Through BAM and many other programs, Newell instilled a simple message in those he mentored: “We’re able to give to the generations below us.”

Norris embodies that message by connecting with Newell and Dream City. She went off to college and when she returned, helped coordinate programming for Dream City. Now, as a student-family coordinator at Iowa City High, Norris is helping to connect and relate with young Black girls and help them avoid suspension or being sent to alternative schools.

“I believe that this is only the start of something great, and that will continue to grow and continue to be a great pillar of our community here in Iowa City,” Norris said.
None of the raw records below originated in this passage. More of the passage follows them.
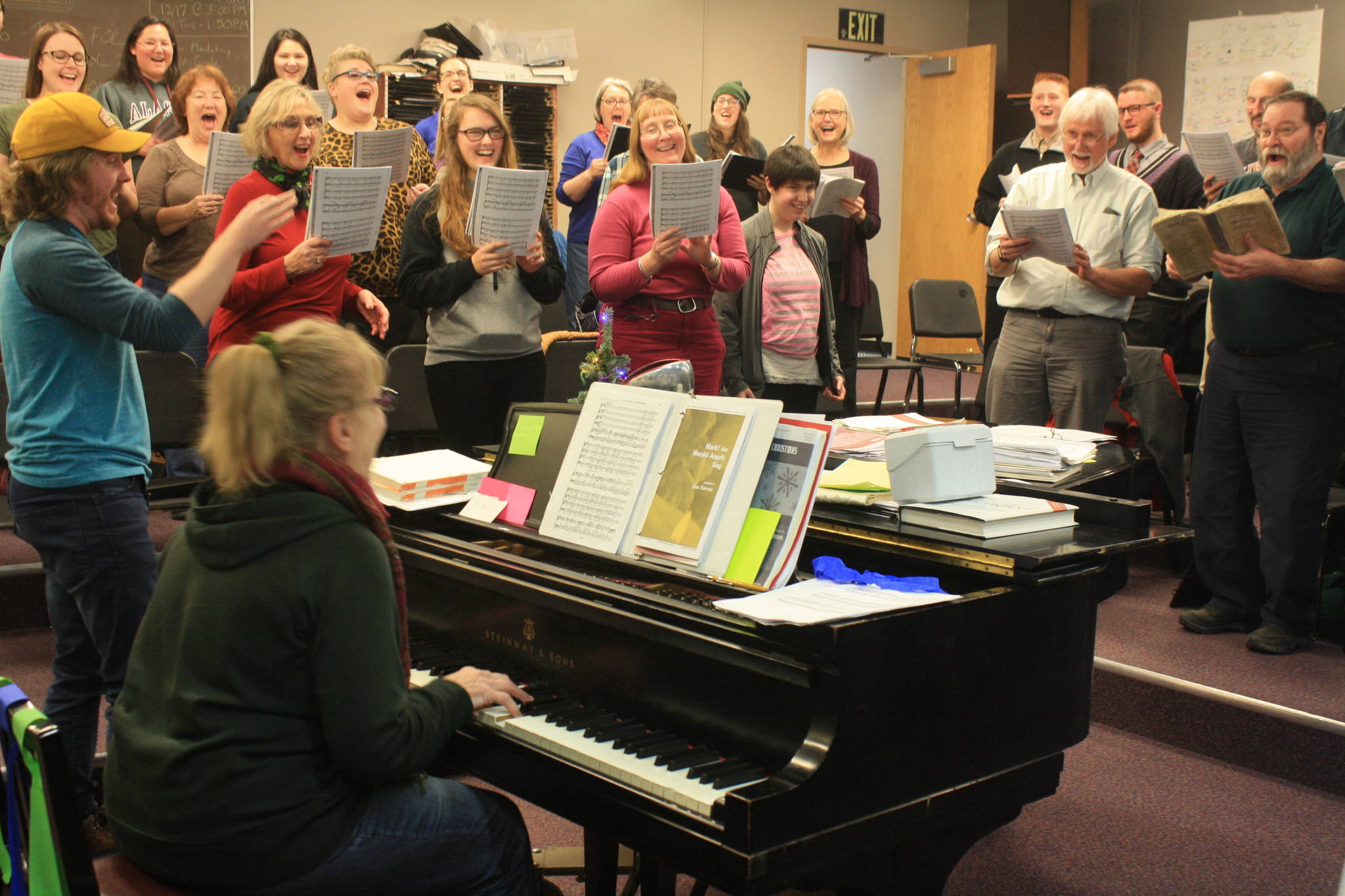 Members of the Kenai Peninsula Singers perform during a rehearsal on Dec. 11. The Peninsula Singers and Redoubt Chamber Orchestra will perform together in the 2017 Evening of Christmas on Friday, Dec. 15. (Photo by Erin Thompson/Peninsula Clarion)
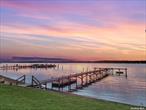 **Charming 2nd Floor Waterfront Pied-a-Terre** Discover your dream retreat in the heart of Hampton Bays with this exquisite waterfront pied-a-terre. Nestled along the serene shores of Rampasture Road, this charming residence offers breathtaking sunset views that paint the sky with hues of orange and pink every evening. Step inside to find a cozy yet elegant living space, perfect for a tranquil getaway. Embrace the waterfront lifestyle with direct access to clamming and boating right from your doorstep. Whether you&rsquo;re an avid sailor or simply enjoy a leisurely day on the water, this location offers endless opportunities for aquatic adventures. Outside, a private deck provides the perfect spot to unwind and soak in the natural beauty of the bay. Enjoy your morning coffee or evening glass of wine while watching the boats drift by and the sun dip below the horizon. Located just minutes from the vibrant community of Hampton Bays, you&rsquo;ll have easy access to local dining, shopping, and entertainment options, all while enjoying the peace and privacy of your own waterfront oasis. Don&rsquo;t miss this rare opportunity to own a slice of paradise in one of the most sought-after locations on the East End. Experience the ultimate in coastal living at 46 Rampasture Road #5. Schedule your private showing today! EASY LIVING. Don&rsquo;t worry think about it in the winter and everything is taken care of in the summer! Open 6 months of the year. HOA of $615/ month includes taxes, water, cable, garbage, lawn, snow removal, irrigation, property insurance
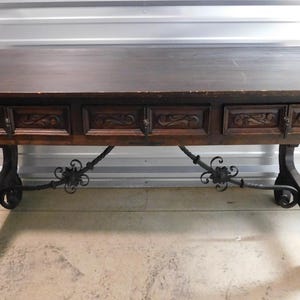 May include: Dark brown wooden desk with three drawers and ornate carvings. The desk has a rectangular top and is supported by carved legs and decorative metal supports. The desk is approximately 60 inches long and 30 inches wide.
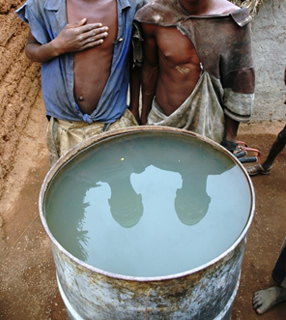 People standing with barrel of dirty water.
Building toward the future

Newell hopes that in five years, Dream City is so successful that it will outgrow its soon-to-be-opened space. He wants to continue to foster a community where people feel they have what they need to succeed. He wants to continue to help dreams come alive. Through Dream City’s renovated forever home, he hopes that can continue to be a reality.

Importantly, many of the same community-building spaces will remain intact and open to the people who need them most. Despite the organization’s growth, Newell wants their southside home to remain a space where children can connect with people who look like, feel like and understand who they are.

The space will also be equipped with room for an entrepreneur of color to open and run their own business, classrooms to allow for specific entrepreneurial presentations or personal development courses and an auditorium for performances and conferences.

Dream City thrives because of Newell, though he’s often motivated by those who make the organization what it is. They’ve created a perfect marriage, boosting Iowa City’s next generation.

“Oftentimes, I’ve learned just from working with young people in general, it’s not that they can’t do things,” Newell said. “They’ve just never been exposed to what they can do.”